──────── RECORDS PROVIDED
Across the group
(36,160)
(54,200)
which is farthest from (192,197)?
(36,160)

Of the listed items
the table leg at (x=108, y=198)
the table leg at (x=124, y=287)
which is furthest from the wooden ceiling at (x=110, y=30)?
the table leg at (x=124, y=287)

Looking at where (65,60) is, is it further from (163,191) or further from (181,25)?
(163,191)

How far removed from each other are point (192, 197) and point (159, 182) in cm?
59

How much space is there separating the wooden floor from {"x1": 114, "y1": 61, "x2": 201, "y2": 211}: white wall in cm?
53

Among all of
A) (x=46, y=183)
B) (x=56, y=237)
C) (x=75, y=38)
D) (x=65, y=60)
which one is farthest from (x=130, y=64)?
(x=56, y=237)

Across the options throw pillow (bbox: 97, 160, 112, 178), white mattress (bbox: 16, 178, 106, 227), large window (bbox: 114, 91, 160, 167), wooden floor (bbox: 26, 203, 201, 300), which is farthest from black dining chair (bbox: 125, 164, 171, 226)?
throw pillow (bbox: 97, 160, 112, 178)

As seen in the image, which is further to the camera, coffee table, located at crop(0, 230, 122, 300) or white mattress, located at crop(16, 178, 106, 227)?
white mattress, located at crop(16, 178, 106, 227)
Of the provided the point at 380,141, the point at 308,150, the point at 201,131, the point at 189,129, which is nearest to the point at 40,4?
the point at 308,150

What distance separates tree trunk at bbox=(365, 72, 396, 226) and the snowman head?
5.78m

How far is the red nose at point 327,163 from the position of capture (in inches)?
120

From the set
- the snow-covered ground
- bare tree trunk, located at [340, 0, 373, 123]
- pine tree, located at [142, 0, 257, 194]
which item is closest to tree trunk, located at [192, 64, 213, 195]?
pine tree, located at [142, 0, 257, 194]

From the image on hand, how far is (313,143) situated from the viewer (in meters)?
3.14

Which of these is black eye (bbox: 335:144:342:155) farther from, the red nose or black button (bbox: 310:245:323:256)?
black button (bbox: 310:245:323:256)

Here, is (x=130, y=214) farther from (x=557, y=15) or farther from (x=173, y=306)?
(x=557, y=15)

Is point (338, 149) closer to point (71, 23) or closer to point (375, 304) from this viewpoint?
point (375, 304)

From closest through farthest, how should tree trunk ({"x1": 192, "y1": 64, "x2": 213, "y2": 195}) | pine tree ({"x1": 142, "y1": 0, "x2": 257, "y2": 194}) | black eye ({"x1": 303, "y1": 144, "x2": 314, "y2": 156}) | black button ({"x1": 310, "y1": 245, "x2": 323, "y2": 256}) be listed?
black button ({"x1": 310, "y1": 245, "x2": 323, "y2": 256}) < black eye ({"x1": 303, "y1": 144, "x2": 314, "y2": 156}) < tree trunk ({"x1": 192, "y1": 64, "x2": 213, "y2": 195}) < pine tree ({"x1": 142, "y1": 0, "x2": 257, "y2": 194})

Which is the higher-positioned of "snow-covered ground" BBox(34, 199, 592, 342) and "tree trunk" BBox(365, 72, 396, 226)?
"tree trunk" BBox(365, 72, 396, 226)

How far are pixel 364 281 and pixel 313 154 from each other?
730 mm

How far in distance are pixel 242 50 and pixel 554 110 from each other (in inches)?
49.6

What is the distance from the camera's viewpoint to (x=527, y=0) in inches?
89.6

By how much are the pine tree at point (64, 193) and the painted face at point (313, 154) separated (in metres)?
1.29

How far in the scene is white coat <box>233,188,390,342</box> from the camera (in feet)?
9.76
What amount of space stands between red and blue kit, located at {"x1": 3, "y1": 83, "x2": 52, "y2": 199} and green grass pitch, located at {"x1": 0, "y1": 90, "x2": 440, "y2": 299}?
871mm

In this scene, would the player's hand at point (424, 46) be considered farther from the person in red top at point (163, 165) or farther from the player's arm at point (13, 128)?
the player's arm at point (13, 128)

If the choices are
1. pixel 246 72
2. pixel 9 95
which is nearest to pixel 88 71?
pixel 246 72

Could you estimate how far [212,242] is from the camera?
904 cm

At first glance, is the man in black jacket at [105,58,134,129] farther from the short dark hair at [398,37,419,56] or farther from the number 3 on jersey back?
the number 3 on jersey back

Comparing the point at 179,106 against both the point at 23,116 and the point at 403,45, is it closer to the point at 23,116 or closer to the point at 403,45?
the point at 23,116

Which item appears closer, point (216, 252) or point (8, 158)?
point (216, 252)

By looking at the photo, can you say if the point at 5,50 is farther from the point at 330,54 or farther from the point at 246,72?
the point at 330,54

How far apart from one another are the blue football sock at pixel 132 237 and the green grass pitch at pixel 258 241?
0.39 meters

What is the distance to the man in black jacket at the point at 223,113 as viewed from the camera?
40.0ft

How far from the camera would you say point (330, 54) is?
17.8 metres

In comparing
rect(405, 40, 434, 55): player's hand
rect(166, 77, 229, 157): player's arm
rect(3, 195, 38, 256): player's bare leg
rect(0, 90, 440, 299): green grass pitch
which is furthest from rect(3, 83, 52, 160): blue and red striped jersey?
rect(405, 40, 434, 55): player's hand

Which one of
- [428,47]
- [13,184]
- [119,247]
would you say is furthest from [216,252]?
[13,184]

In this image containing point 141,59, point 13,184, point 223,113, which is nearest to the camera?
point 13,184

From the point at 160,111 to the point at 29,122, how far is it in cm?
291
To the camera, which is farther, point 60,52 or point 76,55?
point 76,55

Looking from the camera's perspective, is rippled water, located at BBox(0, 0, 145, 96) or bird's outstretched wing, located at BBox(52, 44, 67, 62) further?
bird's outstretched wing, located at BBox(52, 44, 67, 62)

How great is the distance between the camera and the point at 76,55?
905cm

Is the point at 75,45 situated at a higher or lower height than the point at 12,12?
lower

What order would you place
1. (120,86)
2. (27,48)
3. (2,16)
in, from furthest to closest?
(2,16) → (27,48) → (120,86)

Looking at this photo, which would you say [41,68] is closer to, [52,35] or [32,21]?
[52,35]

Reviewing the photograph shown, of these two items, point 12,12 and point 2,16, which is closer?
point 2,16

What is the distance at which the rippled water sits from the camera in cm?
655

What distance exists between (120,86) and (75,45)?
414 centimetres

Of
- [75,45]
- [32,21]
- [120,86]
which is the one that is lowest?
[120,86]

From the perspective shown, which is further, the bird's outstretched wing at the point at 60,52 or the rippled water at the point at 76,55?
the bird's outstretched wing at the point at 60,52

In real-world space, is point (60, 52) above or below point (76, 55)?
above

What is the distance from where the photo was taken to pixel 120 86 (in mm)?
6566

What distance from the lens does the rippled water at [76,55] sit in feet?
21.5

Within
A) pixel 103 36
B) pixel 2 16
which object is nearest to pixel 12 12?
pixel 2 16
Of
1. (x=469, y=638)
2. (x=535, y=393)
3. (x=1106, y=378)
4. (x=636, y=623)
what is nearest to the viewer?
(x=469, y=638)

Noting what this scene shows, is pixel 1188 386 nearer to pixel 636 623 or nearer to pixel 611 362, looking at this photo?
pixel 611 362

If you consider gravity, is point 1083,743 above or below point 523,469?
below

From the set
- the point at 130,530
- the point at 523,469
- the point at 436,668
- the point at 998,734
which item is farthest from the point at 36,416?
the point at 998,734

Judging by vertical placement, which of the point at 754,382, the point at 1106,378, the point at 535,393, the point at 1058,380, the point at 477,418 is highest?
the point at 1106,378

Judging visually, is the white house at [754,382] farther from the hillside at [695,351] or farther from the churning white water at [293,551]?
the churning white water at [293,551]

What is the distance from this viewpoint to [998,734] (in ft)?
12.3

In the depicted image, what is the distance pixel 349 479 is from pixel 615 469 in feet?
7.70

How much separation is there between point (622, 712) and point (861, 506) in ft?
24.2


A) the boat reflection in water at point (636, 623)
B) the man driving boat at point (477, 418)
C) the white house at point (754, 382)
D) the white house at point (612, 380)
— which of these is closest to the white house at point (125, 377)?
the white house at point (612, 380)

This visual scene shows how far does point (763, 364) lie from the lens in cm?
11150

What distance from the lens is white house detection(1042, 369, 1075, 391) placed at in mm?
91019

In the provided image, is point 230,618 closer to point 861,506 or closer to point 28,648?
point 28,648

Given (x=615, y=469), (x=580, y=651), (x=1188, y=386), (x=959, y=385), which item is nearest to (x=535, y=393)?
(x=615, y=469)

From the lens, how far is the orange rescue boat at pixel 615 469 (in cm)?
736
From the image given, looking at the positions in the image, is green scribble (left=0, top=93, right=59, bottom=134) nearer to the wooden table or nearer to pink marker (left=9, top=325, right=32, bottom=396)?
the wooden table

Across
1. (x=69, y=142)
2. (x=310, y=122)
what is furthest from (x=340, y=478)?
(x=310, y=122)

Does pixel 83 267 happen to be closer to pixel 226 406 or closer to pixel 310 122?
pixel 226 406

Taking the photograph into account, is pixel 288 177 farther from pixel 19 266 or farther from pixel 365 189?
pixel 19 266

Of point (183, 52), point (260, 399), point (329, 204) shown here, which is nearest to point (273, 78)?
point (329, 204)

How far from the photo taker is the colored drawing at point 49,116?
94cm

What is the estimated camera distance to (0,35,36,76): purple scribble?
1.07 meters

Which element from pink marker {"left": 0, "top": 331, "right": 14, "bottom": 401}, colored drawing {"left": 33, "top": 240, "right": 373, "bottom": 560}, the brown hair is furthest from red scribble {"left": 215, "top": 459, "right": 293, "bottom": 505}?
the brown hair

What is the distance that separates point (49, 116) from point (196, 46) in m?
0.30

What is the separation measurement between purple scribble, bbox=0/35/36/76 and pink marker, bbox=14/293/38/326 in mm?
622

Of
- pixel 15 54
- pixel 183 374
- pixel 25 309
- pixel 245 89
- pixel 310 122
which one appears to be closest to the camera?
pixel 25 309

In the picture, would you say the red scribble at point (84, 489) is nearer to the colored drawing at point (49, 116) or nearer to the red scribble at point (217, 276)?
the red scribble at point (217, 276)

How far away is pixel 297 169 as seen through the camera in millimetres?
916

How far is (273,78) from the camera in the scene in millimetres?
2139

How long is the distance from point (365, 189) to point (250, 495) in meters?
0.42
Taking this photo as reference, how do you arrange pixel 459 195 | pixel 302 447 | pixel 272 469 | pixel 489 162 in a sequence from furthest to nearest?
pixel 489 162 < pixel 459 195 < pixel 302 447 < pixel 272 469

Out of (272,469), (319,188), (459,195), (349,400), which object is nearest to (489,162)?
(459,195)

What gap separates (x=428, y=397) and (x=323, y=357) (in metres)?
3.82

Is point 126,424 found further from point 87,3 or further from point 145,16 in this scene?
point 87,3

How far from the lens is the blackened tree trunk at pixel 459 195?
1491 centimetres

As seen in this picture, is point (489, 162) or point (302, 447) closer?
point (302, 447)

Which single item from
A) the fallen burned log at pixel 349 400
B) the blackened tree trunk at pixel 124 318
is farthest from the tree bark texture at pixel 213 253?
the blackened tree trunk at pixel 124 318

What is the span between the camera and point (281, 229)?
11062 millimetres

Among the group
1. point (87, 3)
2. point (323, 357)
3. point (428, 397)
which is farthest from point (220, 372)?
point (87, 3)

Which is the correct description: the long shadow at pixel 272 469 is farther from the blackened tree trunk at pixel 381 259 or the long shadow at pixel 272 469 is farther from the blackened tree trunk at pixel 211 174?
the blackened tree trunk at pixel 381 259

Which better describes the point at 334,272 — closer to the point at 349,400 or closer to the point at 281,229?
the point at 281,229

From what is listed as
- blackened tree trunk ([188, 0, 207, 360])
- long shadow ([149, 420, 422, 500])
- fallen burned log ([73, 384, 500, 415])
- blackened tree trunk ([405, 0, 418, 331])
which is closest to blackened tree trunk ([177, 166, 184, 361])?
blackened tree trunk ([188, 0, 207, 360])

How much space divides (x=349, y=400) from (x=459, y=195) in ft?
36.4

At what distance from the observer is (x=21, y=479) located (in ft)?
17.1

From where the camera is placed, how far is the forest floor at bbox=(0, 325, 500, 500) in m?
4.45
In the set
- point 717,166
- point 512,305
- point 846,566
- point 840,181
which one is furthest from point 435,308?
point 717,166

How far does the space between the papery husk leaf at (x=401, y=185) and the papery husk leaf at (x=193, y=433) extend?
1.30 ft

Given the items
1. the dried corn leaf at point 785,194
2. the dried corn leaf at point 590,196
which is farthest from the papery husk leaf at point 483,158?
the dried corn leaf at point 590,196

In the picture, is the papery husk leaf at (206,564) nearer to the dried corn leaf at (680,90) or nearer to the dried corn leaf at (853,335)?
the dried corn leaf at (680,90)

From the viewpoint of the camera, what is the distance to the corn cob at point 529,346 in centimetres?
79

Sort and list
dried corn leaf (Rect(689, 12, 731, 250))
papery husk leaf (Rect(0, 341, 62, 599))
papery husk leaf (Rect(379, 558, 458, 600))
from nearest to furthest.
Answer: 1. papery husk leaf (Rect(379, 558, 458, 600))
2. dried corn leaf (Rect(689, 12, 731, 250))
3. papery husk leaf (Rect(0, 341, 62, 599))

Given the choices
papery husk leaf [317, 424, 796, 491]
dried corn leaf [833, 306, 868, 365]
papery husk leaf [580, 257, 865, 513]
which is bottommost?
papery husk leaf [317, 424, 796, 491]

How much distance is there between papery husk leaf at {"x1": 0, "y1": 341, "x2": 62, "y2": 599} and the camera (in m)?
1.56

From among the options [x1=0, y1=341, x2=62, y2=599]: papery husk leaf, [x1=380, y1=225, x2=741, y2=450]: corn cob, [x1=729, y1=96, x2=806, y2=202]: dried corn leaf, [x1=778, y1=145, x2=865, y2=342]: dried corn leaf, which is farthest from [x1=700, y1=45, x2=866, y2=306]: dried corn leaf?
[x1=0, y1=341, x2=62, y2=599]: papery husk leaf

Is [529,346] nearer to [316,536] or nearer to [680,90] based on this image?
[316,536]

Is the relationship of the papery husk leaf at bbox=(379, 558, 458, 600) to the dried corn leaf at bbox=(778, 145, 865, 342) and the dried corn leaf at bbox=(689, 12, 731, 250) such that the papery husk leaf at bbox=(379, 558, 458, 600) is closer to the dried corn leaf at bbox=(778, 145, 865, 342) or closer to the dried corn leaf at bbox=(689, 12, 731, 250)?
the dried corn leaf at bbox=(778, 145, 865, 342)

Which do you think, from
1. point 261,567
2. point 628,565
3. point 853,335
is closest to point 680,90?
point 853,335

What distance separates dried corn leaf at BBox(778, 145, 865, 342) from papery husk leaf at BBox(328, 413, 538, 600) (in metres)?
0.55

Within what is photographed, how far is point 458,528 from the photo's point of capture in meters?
────────────────
### PROBLEM TO WORK ON
Write out only the final block of lines, starting at the line with "Which do you think, from" and running to the end of the material.

### RESPONSE TO THIS EXERCISE
Which do you think, from
1. point 261,567
2. point 628,565
3. point 853,335
is closest to point 680,90?
point 853,335

What distance separates dried corn leaf at BBox(778, 145, 865, 342) from papery husk leaf at BBox(328, 413, 538, 600) (in metres)?
0.55

Within what is photographed, how far is point 458,528 from the photo's point of capture in meters?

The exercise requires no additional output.